The creation of the Second Mexican Empire was the impetus for an expansion of the French Foreign Legion. One of Maximilian I's conditions for the acceptance of the Mexican throne was the provision of a corps of 10,000 European soldiers. The Foreign Legion was loaned by Napoleon III to the Crown of Mexico for this purpose. The Legion departed Sidi-bel-Abbes, crossing the Atlantic Ocean uneventfully, and made landfall at Veracruz, Veracruz, Mexico. The Foreign Legion was assigned to escort supply convoys in the Vera Cruz highlands. The strength of the Foreign Legion was depleted by yellow fever endemic to the region.
It became necessary to quickly move the Legion elements inland to the healthier clime of Córdoba, Veracruz, however this was complicated by Mexican guerrillas harassing their movement.

It was in Mexico on 30 April 1863 that the Legion earned its legendary status. A small infantry patrol led by Captain Jean Danjou, numbering 62 soldiers and 3 officers, was attacked and besieged by over a thousand Mexicans , organized in three battalions of infantry and cavalry, and was forced to make a defense in Hacienda Camarón. Despite the hopelessness of the situation, they fought nearly to the last man, with just three survivors and no ammunition and only the option to surrender, they fixed bayonets and attacked. The Mexican General was so impressed he assigned an honor guard to escort the body of Capitaine Danjou back to his battalion.

==Franco-Prussian War==

According to French law the Legion was not to be used within Metropolitan France, and thus, it was not a part of Napoleon III's Imperial Army that capitulated at Sedan.

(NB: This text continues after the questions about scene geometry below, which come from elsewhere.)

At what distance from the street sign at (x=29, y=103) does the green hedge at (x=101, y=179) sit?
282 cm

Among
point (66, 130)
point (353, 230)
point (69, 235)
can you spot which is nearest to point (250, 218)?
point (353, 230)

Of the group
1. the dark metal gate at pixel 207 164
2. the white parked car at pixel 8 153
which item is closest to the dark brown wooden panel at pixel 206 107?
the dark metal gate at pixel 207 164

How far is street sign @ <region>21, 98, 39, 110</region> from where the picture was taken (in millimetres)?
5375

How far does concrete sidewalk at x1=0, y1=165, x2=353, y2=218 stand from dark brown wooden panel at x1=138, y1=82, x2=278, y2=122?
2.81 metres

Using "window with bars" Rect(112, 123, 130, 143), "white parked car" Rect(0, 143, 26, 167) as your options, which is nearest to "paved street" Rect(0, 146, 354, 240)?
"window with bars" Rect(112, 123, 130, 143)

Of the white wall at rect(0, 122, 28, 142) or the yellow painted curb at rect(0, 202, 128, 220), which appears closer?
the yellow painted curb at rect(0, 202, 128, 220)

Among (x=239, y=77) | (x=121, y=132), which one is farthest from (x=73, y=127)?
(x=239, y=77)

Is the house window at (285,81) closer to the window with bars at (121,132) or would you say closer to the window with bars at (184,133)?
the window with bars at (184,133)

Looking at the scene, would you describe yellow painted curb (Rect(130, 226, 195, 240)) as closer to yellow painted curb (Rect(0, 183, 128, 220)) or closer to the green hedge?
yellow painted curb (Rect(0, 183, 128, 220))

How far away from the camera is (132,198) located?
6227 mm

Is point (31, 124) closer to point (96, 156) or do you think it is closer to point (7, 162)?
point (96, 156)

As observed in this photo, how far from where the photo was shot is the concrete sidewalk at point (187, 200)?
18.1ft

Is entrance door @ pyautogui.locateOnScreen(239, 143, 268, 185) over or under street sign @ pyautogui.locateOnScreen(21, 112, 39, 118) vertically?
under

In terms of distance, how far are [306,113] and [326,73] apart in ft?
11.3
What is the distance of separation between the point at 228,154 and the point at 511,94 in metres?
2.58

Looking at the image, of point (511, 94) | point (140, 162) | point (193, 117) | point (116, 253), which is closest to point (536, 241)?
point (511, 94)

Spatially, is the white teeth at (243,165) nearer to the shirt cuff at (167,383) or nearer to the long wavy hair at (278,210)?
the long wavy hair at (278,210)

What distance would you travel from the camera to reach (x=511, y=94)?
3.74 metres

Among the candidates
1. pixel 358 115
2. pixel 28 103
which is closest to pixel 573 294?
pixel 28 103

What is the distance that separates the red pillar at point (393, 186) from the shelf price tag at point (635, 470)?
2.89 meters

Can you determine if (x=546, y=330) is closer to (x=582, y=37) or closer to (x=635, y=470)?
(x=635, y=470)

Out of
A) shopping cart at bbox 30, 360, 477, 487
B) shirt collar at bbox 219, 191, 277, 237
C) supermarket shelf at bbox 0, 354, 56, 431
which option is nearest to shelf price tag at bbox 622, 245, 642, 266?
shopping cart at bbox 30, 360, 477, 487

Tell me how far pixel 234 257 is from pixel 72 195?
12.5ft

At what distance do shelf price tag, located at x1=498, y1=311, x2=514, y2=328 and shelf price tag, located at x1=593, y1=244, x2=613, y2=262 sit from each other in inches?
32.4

With the defeat of the Imperial Army, the Second French Empire fell and the Third Republic was created.

The problem was that the new Third Republic was desperately short of trained soldiers, so the Legion was ordered to provide a contingent. On October 11, two provisional battalions disembarked at Toulon, the first time the Legion had been deployed in France itself. They attempted to lift the Siege of Paris by breaking through the German lines. They succeeded in re-taking Orléans, but failed to break the siege.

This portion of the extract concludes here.